### Exercise details
Reproduce word for word the lines of the listing below, starting at the line that contains "How far away" and ending at the final line of the listing.

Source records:
============================================================

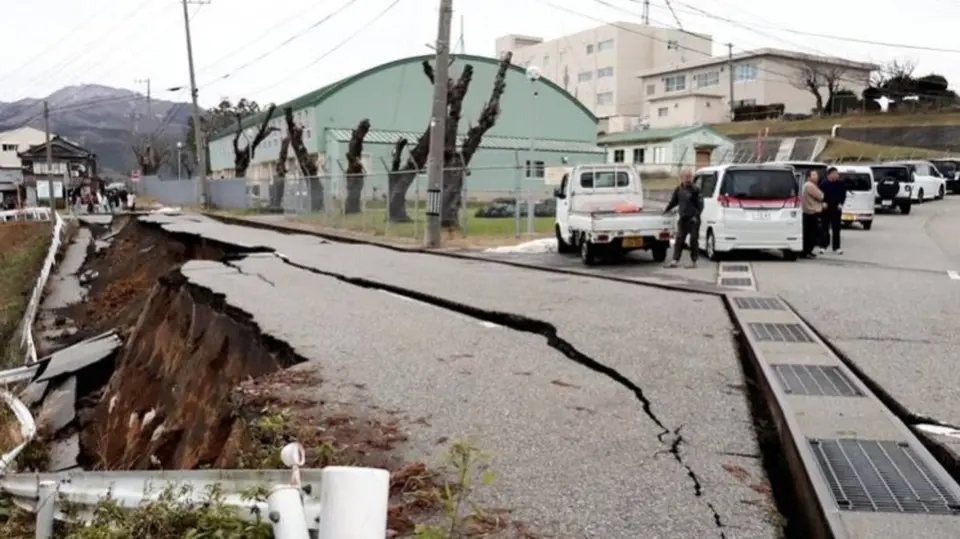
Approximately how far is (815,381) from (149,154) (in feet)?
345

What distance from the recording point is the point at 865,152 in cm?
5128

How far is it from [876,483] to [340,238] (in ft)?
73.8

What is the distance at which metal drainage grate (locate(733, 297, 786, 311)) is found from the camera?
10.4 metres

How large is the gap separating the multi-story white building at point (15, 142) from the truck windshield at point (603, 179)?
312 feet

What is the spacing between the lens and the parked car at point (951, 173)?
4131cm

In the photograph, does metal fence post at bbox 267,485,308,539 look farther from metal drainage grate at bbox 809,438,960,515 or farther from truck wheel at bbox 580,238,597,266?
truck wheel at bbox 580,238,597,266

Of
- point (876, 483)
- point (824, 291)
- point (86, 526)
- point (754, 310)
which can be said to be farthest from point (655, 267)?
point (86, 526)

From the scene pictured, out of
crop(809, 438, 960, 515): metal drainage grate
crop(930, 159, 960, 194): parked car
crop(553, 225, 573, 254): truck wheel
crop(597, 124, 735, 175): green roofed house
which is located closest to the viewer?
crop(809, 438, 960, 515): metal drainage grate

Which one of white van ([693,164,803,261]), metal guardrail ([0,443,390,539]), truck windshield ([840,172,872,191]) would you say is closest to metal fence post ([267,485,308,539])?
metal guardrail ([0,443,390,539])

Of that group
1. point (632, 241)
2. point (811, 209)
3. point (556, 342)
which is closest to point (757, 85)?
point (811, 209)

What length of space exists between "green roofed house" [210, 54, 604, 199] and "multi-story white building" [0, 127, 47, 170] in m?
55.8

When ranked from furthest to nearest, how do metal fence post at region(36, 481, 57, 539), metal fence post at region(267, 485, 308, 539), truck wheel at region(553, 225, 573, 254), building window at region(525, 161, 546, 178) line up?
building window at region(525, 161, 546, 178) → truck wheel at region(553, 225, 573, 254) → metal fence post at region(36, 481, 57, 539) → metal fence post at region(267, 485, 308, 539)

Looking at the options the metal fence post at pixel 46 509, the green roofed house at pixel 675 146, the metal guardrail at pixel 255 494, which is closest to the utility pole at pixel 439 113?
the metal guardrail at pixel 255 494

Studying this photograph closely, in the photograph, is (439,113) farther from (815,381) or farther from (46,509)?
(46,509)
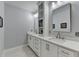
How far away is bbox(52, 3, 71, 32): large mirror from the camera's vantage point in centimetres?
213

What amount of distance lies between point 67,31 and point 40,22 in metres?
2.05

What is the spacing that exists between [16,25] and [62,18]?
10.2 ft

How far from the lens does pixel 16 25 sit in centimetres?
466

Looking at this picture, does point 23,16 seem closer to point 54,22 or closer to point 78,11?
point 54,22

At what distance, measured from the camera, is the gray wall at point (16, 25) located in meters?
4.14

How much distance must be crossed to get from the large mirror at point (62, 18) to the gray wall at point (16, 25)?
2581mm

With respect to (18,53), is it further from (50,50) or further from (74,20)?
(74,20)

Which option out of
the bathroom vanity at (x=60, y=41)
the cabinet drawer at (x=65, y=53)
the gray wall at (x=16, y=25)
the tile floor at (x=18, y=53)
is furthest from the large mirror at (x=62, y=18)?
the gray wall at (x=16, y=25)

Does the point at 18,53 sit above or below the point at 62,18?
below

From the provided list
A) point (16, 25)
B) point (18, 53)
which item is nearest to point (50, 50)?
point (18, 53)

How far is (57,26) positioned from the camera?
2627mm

============================================================

### Task response
How far away is bbox(52, 3, 71, 32): large mirror from the camera's vantage point in centimetres?
213

What amount of distance lies between point 67,31 and point 40,22 in metres?
2.05

What is the spacing that exists between [16,25] and [62,18]?
10.2 ft

How far from the lens does pixel 16 25 sit in centimetres?
466

Looking at this picture, does point 23,16 seem closer to point 54,22 or closer to point 78,11?
point 54,22

At what distance, measured from the camera, is the gray wall at point (16, 25) located in meters?
4.14

How much distance must be crossed to get from the large mirror at point (62, 18) to the gray wall at point (16, 25)?
2581mm

With respect to (18,53), is it further from (50,50) or further from (74,20)?
(74,20)

Which option out of
the bathroom vanity at (x=60, y=41)
the cabinet drawer at (x=65, y=53)
the gray wall at (x=16, y=25)
the tile floor at (x=18, y=53)
is furthest from the large mirror at (x=62, y=18)?
the gray wall at (x=16, y=25)

Does the point at 18,53 sit above or below the point at 62,18?
below

From the provided list
A) point (16, 25)
B) point (18, 53)
which item is nearest to point (50, 50)?
point (18, 53)

How far is (57,26) positioned from the camera?
2627mm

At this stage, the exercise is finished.